STATED GOAL 1 =>
Please condense the paragraph of the latency_trace page that begins "This library collects latency information for spans" into a short bulleted list that keeps its main facts.
STATED GOAL 2 =>
According to the latency_trace page, in what unit are latencies collected, and for which spans?
STATED GOAL 3 =>
Carry on writing the latency_trace page from the point where it stops.

PAGE TEXT =>
Crate latency_trace

Expand description

§latency_trace

This library supports latency measurement for functions and code blocks, both sync and async.

Given code instrumented with the Rust tracing library, this library uses histograms from the hdrhistogram library to capture span latency timings.

Latencies are collected in microseconds for all spans with level trace or higher.

§Design goals

This framework should:

Be easy to use. It should only require a handful of lines of code to get latency metrics for code instrumented with the Rust tracing library.
Be self-contained, i.e., should not depend on the use of external tools like OpenTelemetry collectors, Jaeger, Grafana, etc.
Support both sync and async code.
Have low overhead, i.e., the latency associated with the collection of latency information should be low.

§Core concepts

This library collects latency information for spans. Span definitions are created in the code using macros and functions from the Rust tracing library which define span callsites, i.e., the places in the code where spans are defined. As the code is executed, a span definition in the code may be executed multiple times – each such execution is a span instance. Span instances arising from the same span definition are grouped into SpanGroups for latency information collection. Latencies are collected using Histograms from the hdrhistogram library.

The grouping of spans for latency collection is not exactly based on the span definitions in the code. Spans at runtime are structured as a set of span trees that correspond to the nesting of spans from code execution paths. The grouping of runtime spans for latency collection should respect the runtime parent-child relationships among spans.

Thus, SpanGroups form a forest of trees where some pairs of span groups have a parent-child relationship, corresponding to the parent-child relationships of the spans associated with the span groups. This means that if SpanGroup A is the parent of SpanGroup B then, for each span that was assigned to group B, its parent span was assigned to group A.

The coarsest-grained grouping of spans is characterized by a callsite path – a callsite and the (possibly empty) list of its ancestor callsites based on the different runtime execution paths (see span relationships). This is the default SpanGroup definition. Finer-grained groupings of spans can differentiate groups of spans with the same callsite path by taking into account values computed at runtime from the spans’ runtime Attributes.

While the granularity of latency information collection cannot be finer than a SpanGroup, the collected latency information can be subsequently aggregated further by grouping SpanGroups as needed (see Timings::aggregate.)

§Key design choices

This framework uses hdrhistogram::Histogram to collect latency information as it provides an efficient data structure for high-fidelity data collection across wide latency value ranges.

Two other design choices support the low overhead goal.

The tracing library’s Registry is used to store temporary timing data at runtime. As noted in the documentation, “This registry is implemented using a lock-free sharded slab, and is highly optimized for concurrent access.”

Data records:

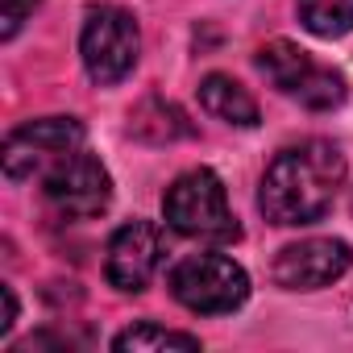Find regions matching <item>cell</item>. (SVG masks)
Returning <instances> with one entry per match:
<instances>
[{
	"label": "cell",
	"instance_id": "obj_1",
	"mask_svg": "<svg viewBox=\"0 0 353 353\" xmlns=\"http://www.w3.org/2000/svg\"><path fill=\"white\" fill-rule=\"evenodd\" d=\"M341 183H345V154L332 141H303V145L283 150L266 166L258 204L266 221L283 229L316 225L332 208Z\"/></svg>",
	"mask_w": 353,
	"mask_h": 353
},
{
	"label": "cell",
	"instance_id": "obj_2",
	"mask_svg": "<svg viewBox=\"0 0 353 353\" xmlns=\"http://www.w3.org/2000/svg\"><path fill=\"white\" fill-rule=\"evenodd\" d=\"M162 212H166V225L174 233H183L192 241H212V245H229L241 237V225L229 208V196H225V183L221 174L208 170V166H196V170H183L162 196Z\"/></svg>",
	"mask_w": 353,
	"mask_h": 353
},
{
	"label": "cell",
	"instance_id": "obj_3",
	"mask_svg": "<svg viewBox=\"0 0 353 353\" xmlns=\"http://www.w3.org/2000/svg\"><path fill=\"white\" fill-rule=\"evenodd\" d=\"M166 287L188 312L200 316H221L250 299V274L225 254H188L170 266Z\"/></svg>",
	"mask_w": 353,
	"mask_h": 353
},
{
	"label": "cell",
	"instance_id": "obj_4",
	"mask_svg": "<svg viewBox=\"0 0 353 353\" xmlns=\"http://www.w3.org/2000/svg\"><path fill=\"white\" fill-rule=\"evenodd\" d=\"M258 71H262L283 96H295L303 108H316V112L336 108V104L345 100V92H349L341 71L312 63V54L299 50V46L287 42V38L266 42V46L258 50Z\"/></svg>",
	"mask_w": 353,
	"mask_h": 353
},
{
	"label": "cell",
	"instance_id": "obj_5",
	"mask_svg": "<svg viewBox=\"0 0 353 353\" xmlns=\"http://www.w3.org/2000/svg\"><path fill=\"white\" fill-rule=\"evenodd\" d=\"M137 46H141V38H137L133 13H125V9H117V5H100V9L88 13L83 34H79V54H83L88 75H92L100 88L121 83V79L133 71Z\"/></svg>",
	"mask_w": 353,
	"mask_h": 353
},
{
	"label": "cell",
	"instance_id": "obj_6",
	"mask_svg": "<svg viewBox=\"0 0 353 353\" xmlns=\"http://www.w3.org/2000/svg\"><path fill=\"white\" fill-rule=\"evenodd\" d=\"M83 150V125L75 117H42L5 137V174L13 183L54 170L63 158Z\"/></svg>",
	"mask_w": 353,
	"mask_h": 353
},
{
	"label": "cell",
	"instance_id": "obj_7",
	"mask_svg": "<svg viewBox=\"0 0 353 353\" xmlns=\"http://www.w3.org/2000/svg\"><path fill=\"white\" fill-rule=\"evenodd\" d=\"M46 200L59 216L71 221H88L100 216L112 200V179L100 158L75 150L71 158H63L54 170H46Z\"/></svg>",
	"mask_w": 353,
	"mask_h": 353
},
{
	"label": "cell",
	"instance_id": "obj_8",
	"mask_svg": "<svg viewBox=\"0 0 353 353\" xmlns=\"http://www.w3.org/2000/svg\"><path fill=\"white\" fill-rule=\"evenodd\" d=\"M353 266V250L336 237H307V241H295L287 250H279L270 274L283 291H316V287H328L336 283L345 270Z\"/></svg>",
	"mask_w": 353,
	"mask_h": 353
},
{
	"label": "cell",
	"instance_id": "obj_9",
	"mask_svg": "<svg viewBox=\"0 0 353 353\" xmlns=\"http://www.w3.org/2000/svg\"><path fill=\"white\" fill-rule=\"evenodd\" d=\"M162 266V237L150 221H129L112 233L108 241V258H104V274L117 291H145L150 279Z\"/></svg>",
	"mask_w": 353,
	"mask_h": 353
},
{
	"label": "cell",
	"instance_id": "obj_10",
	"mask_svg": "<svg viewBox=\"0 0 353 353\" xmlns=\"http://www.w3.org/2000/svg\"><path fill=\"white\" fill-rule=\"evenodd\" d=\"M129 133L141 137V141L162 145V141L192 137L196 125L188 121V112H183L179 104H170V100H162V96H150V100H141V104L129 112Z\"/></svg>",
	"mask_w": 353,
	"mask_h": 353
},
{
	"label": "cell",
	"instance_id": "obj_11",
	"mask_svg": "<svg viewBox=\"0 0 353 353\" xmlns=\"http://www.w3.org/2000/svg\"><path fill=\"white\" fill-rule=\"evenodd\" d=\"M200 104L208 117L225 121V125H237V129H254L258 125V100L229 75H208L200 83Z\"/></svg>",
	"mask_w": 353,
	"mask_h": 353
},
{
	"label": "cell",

TASK ANSWER 1 =>
- The library collects latency information for spans.
- Span definitions are created in code with macros and functions from the Rust tracing library, which define span callsites (the places in the code where spans are defined).
- During execution, one span definition may run many times, and each run is a span instance.
- Span instances from the same span definition are grouped into SpanGroups for latency collection.
- Latencies are collected with Histograms from the hdrhistogram library.

TASK ANSWER 2 =>
In microseconds, for all spans with level trace or higher.

TASK ANSWER 3 =>
Runtime data collection takes place independently on each thread, overwhelmingly without the need for inter-thread coordination. The only inter-thread coordination involves two mutex lock request per thread (at the beginning of data collection for the thread and at the end) for the entire duration of the measurement, regardless of the number of spans executed. After the test execution has completed, information is post-processed for presentation purposes, with zero impact on the latency measurements. The thread_local_collect library is used to support this design approach.

§Usage modes

This framework is used to measure latencies for a sync or async function f that takes no arguments and contains code instrumented with the tracing framework. Any code to be measured can be wrapped by such a function.

The core LatencyTrace struct can be used directly as a Subscriber or indirectly as a Layer. The former usage is most straightforward, while the latter allows LatencyTrace to be combined with other tracing_subscriber::Layers to form a layered subscriber in more elaborate tracing scenarios. Using LatencyTrace as a tracing_subscriber::Layer also allows filtering to be added, regardless of whether it is combined with other layers.

The following modes of latency information reporting are supported:

Direct – Executes the instrumented function f and, after f terminates, returns with the reporting of latencies.
Probed – Executes the instrumented function fand immediately returns an object that can be used to report on partial latency information while f is still running. The returned object also provides a method that waits until f terminates and reports the final latency information.

§Async runtimes

This framework supports tokio out-of-the-box (see LatencyTrace::measure_latencies_tokio and LatencyTrace::measure_latencies_probed_tokio) but other async runtimes can be used as well by simply wrapping the async code with the chosen async runtime and using one of the sync methods (LatencyTrace::measure_latencies or LatencyTrace::measure_latencies_probed). The source code for the above-mentioned tokio variants shows exactly how to do it.

§Rust version requirements

This version of this library can be compiled with rustc 1.79.0 or higher. It may work with earlier rustc versions but that is not guaranteed.

§Default cargo feature

To include this library as a dependency without optional features in your Cargo.toml:

[dependencies]
latency_trace = "0"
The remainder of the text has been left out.